Text for analysis section start

The Mayor: Private landlords are involved in the Empty Homes Programme. That may be only a minority of the empty homes we are looking at but they are still involved in that. The problem we now have, I think, is that an awful lot of the increase in private renting has been individuals buying one or two properties for themselves, almost as a supplement to their pension, simply because of the lack of returns on the stock market at the moment. Now that, I suspect, is going to lead to quite substantial problems in the future because it is a real catapult effect across different parts of London.
It might be that what we look for now is guidance to those people who have ventured into private renting, with no previous experience and just own one or two properties, to get the maximum benefit to London out of that. Unless financial institutions see this as a good form of investment long term, you are not going to get any dramatic rise of the private rented sector other than the people buying one or two homes each.

Text for analysis section end
Data excerpts section start

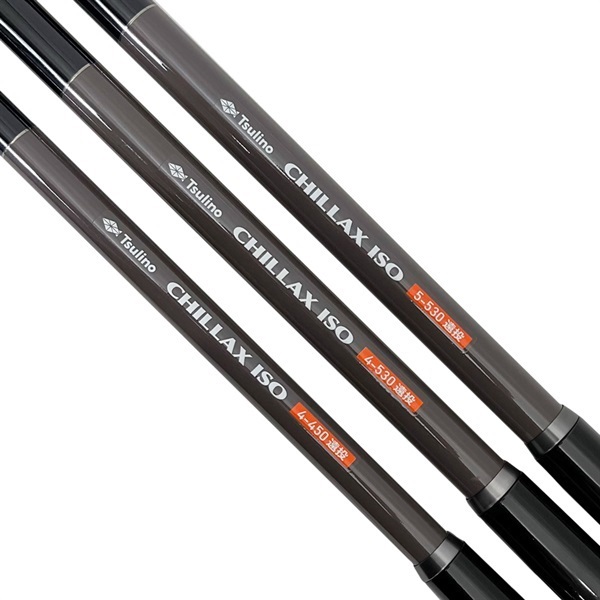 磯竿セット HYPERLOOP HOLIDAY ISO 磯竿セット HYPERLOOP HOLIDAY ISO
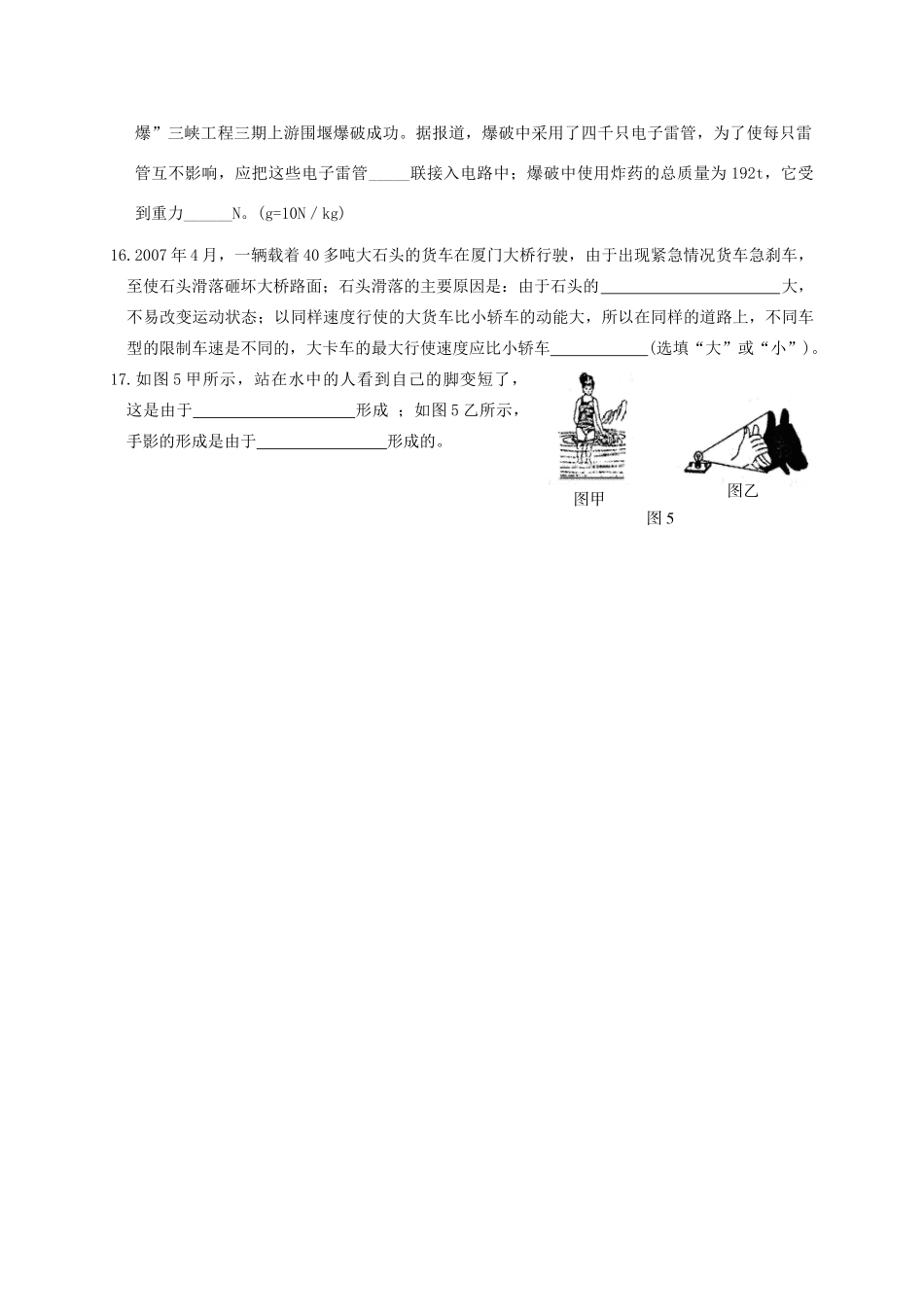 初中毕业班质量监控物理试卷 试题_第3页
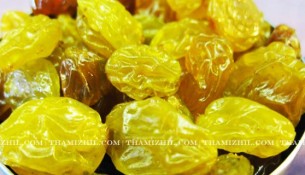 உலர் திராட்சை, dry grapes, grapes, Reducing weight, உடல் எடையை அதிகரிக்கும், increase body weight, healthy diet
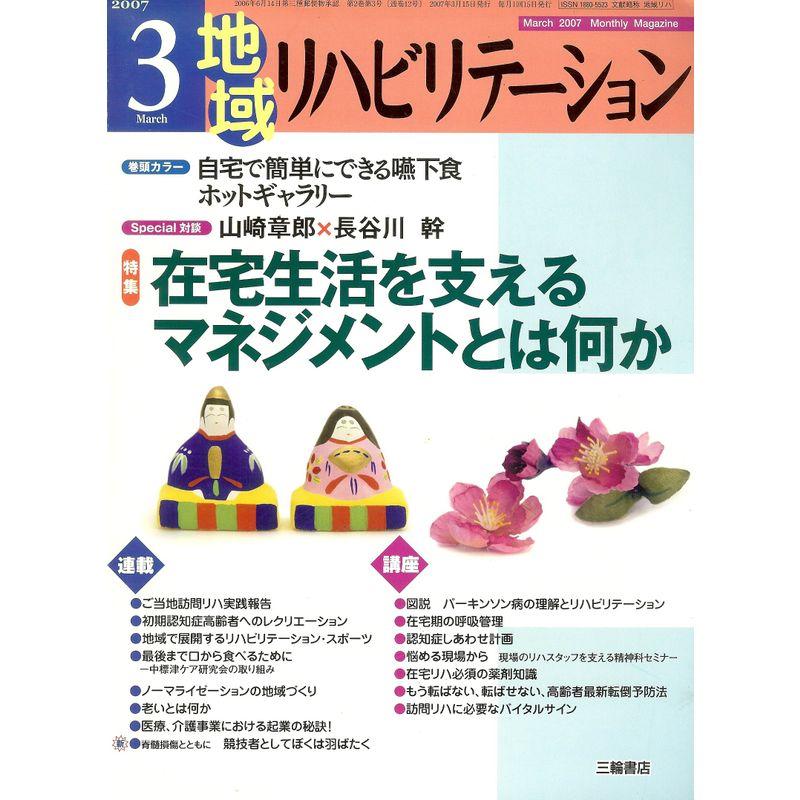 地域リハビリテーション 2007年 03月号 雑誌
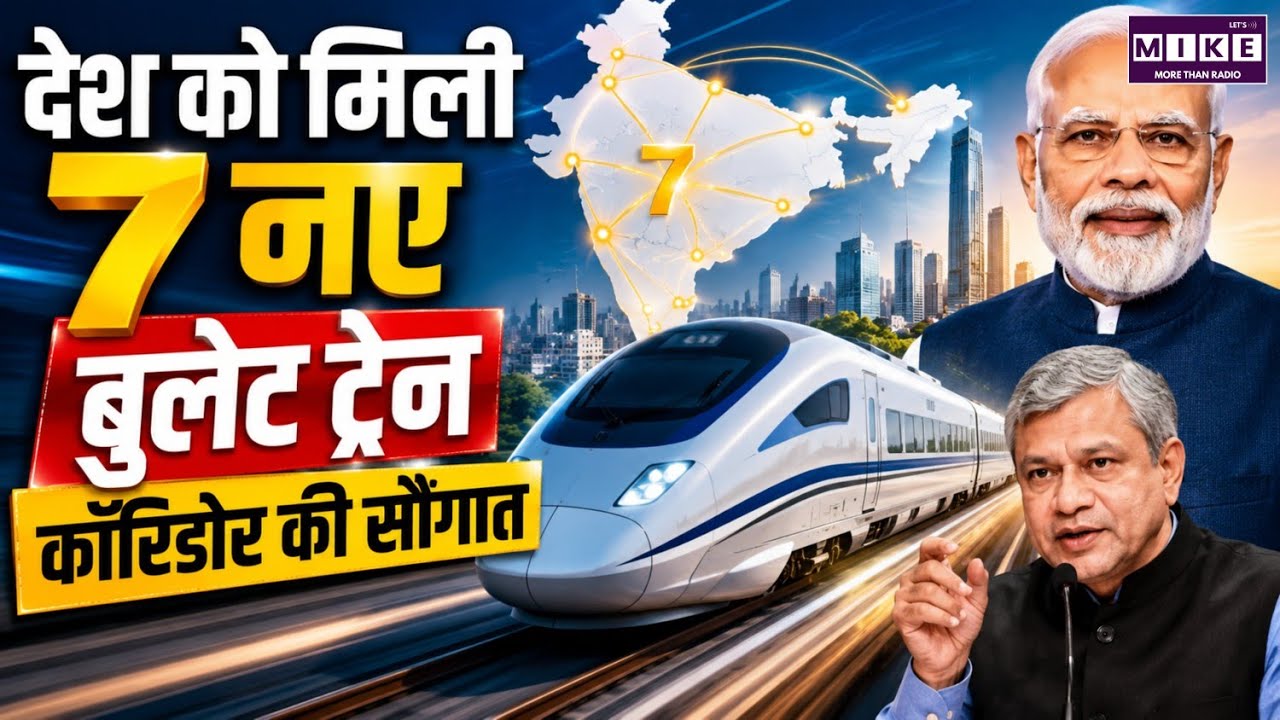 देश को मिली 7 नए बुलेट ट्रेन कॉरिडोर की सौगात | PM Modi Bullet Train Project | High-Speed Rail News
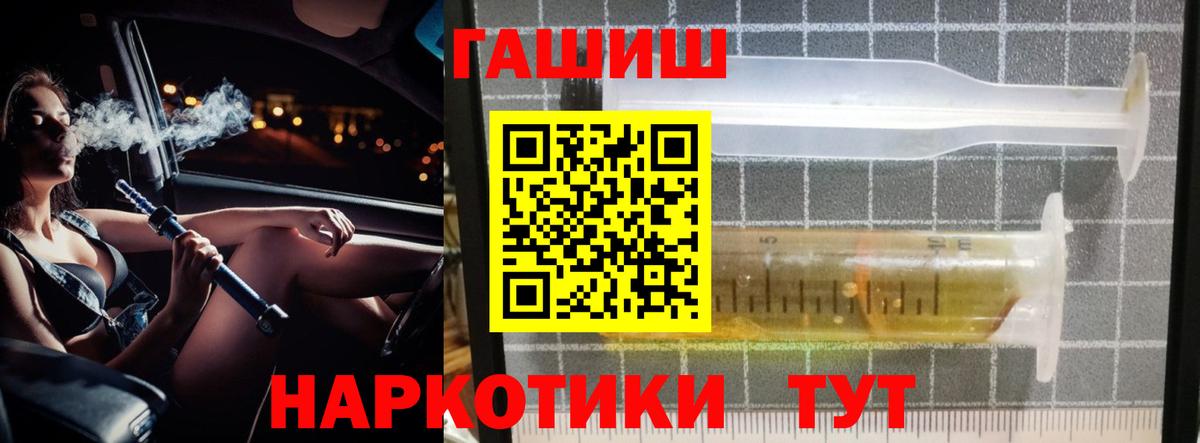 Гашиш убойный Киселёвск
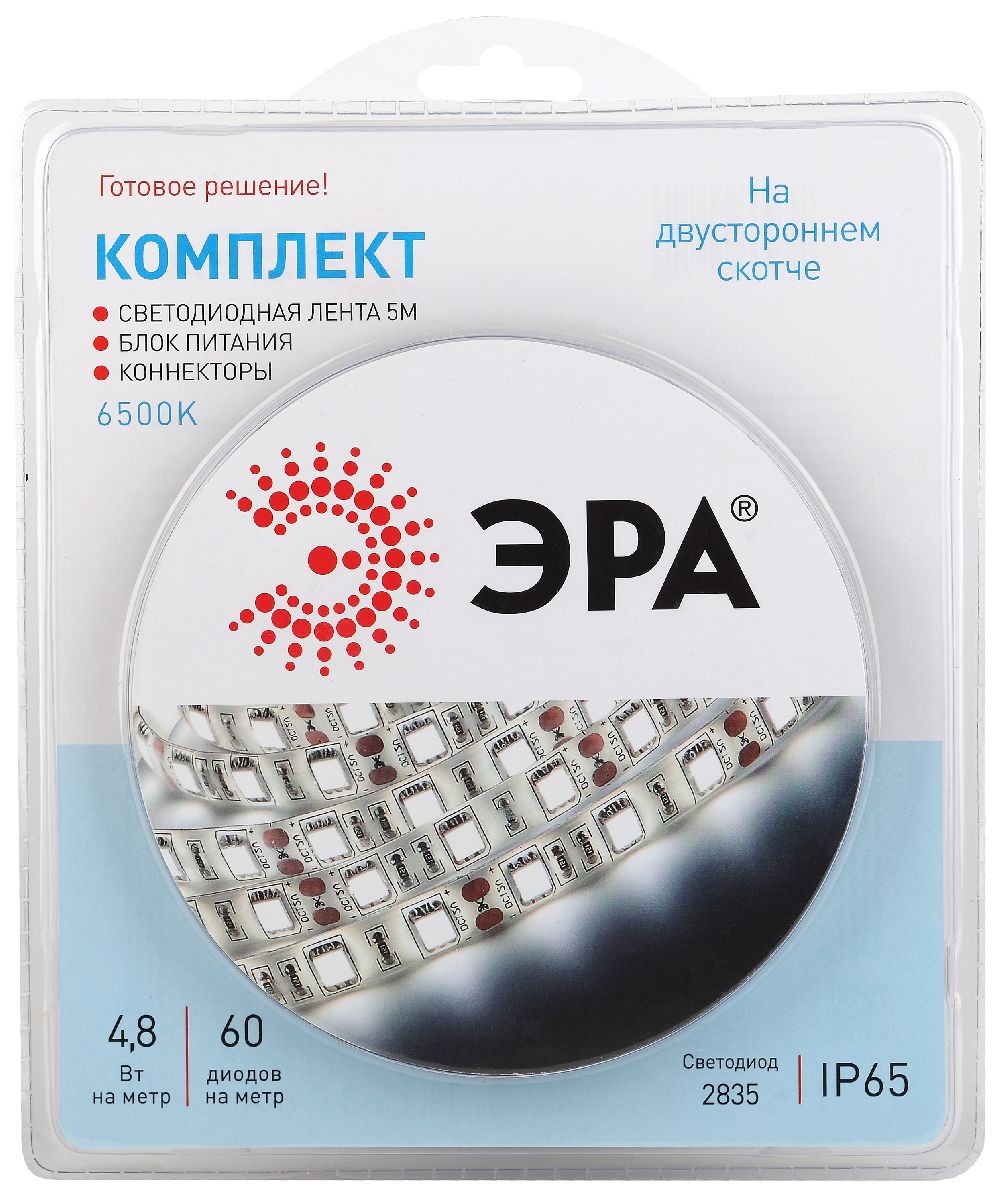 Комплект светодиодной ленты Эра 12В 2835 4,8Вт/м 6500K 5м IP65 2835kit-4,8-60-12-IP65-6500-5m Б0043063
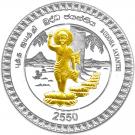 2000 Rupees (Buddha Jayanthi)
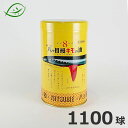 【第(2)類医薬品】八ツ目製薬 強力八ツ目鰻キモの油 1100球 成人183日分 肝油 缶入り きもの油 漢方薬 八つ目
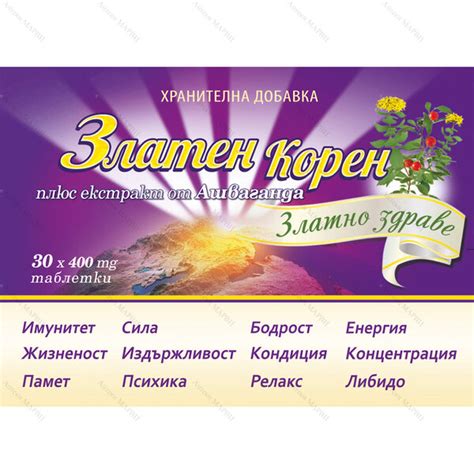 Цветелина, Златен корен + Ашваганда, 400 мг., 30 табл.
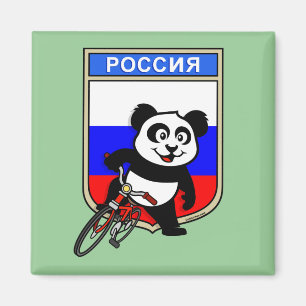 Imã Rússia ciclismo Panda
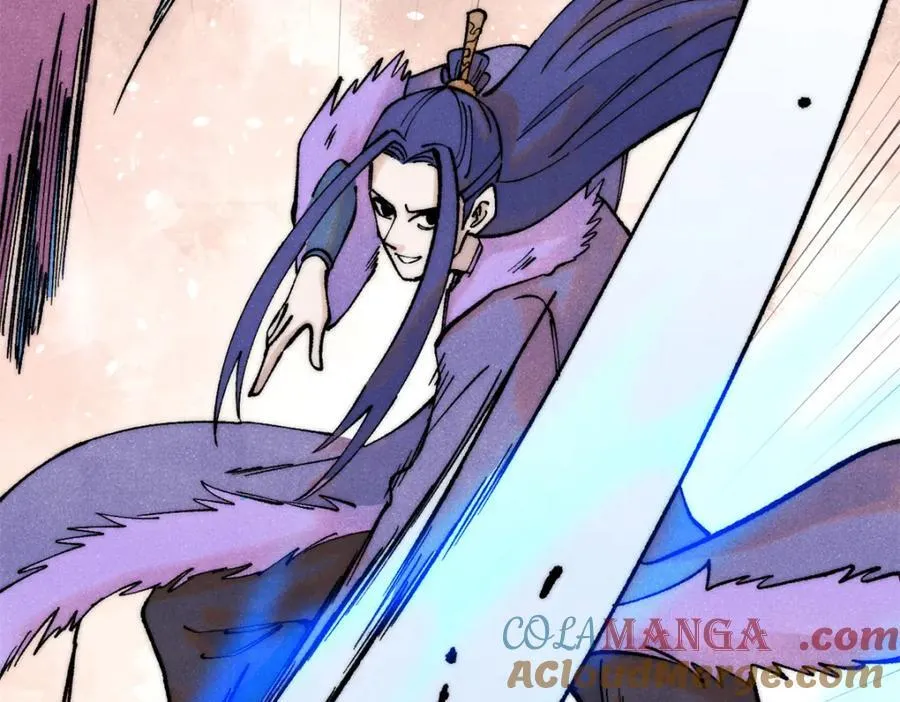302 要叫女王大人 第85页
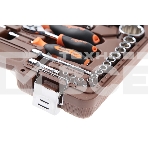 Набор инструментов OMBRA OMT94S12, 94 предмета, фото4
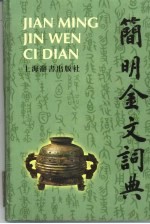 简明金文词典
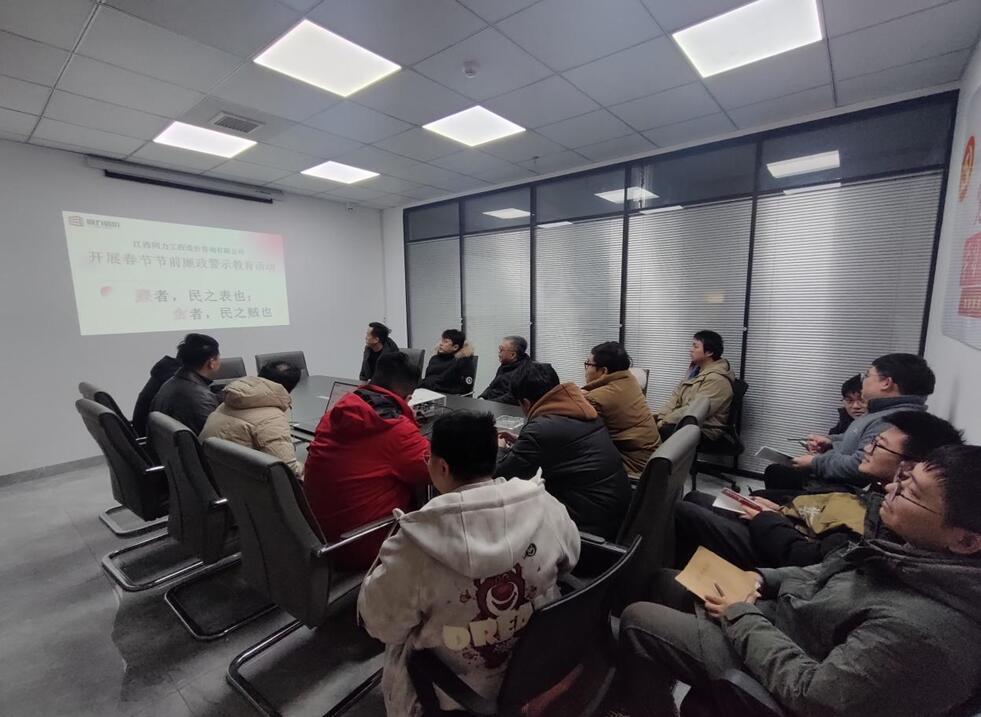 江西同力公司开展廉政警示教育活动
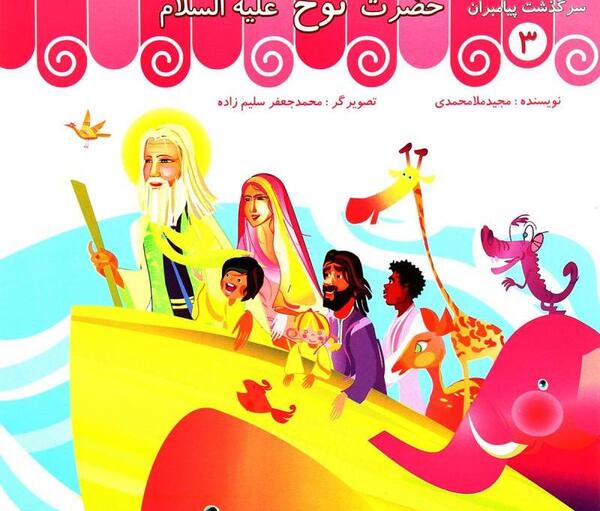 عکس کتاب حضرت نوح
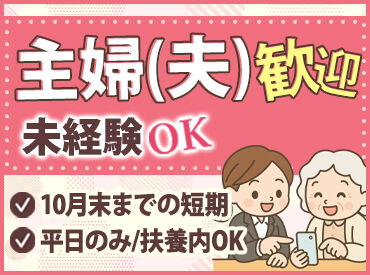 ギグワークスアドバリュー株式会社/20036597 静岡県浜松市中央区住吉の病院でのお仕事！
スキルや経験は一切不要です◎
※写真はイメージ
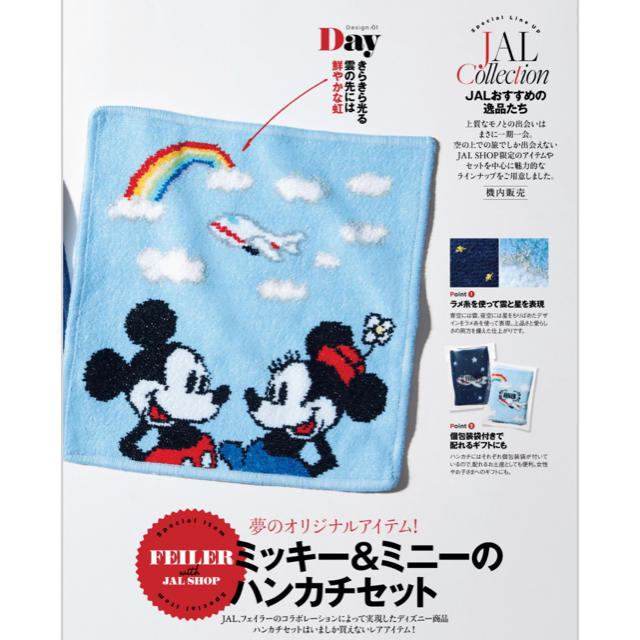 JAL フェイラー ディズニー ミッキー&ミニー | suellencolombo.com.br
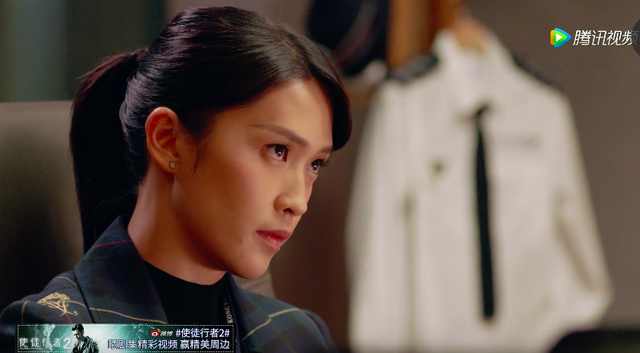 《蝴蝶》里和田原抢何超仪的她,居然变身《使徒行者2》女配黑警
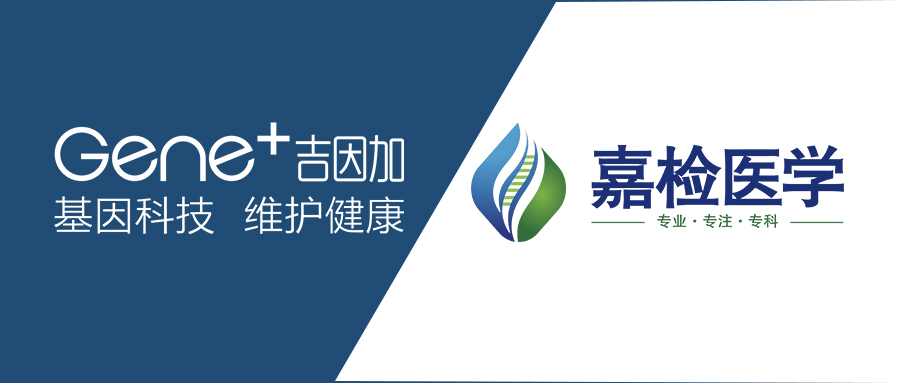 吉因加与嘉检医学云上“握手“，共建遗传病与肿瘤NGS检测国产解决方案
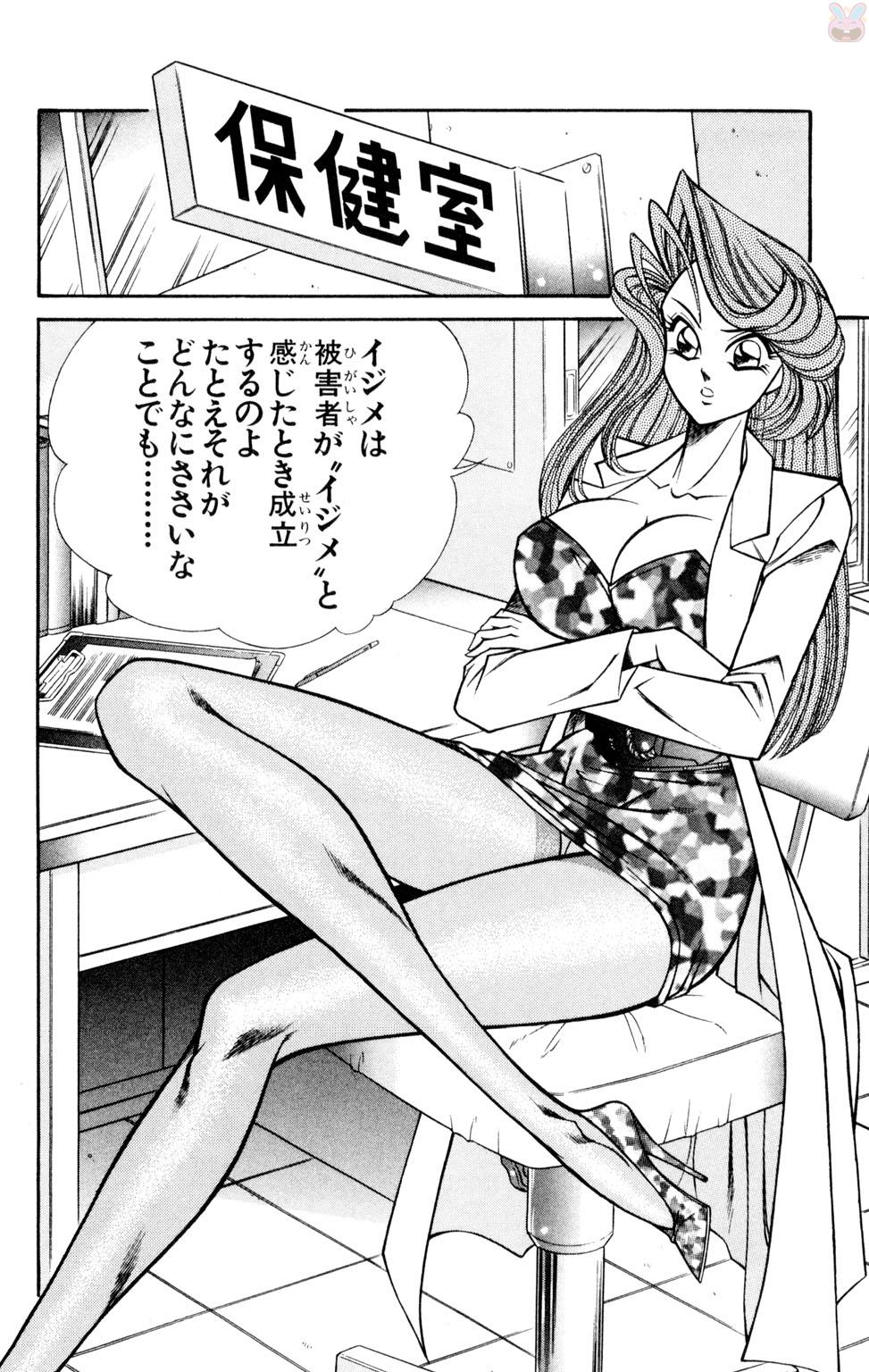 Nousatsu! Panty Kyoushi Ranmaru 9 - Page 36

Data excerpts section end

* **What to do**
Translate this sentence from the Mayor's remarks on private renting into Spanish: "Unless financial institutions see this as a good form of investment long term, you are not going to get any dramatic rise of the private rented sector other than the people buying one or two homes each."

* **Expected output**
A menos que las instituciones financieras vean esto como una buena forma de inversión a largo plazo, no se va a producir ningún aumento drástico del sector de alquiler privado, aparte de las personas que compran una o dos viviendas cada una.